-- start --
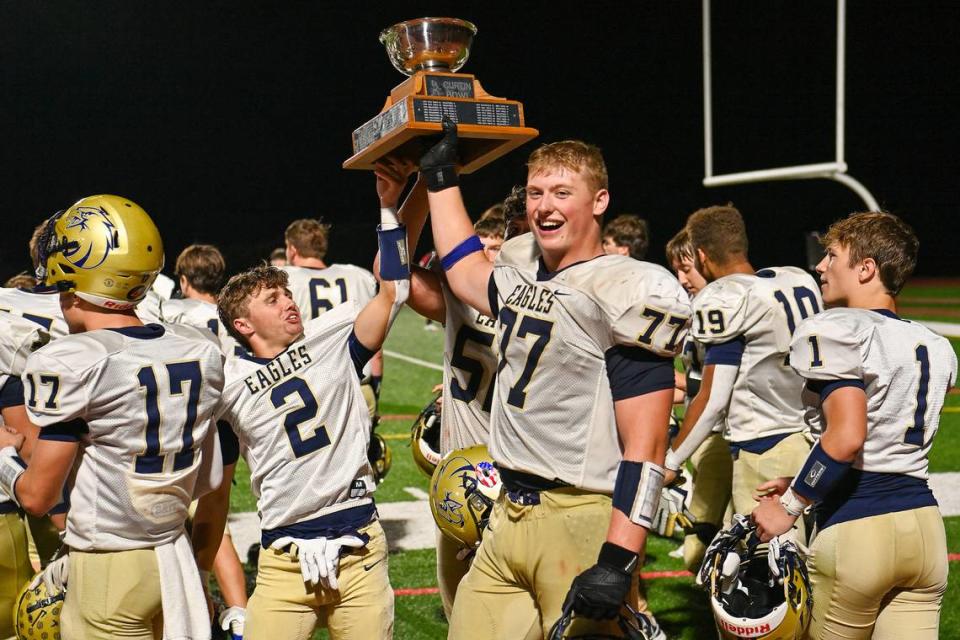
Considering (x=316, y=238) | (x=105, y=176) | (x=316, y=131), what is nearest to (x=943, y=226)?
(x=316, y=131)

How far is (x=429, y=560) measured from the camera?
18.9 ft

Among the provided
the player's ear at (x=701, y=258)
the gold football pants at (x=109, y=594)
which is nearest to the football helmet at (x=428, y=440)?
the player's ear at (x=701, y=258)

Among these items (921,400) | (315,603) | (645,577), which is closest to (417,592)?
(645,577)

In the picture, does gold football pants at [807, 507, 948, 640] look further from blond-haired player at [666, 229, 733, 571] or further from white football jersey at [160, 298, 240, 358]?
white football jersey at [160, 298, 240, 358]

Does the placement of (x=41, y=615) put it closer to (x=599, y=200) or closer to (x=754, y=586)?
(x=599, y=200)

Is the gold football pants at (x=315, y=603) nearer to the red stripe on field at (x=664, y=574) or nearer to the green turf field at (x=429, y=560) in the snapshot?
the green turf field at (x=429, y=560)

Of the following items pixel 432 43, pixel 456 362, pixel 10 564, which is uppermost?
pixel 432 43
-- end --
Reproduce verbatim every line from the one containing "Does the placement" through the end of the rows above, inclusive.

Does the placement of (x=41, y=615) put it closer to (x=599, y=200) or closer to (x=754, y=586)?
(x=599, y=200)

Is the gold football pants at (x=315, y=603) nearer to the red stripe on field at (x=664, y=574) or nearer to the green turf field at (x=429, y=560) in the snapshot?
the green turf field at (x=429, y=560)

Of the following items pixel 432 43, pixel 456 362, pixel 10 564, which is uppermost?
pixel 432 43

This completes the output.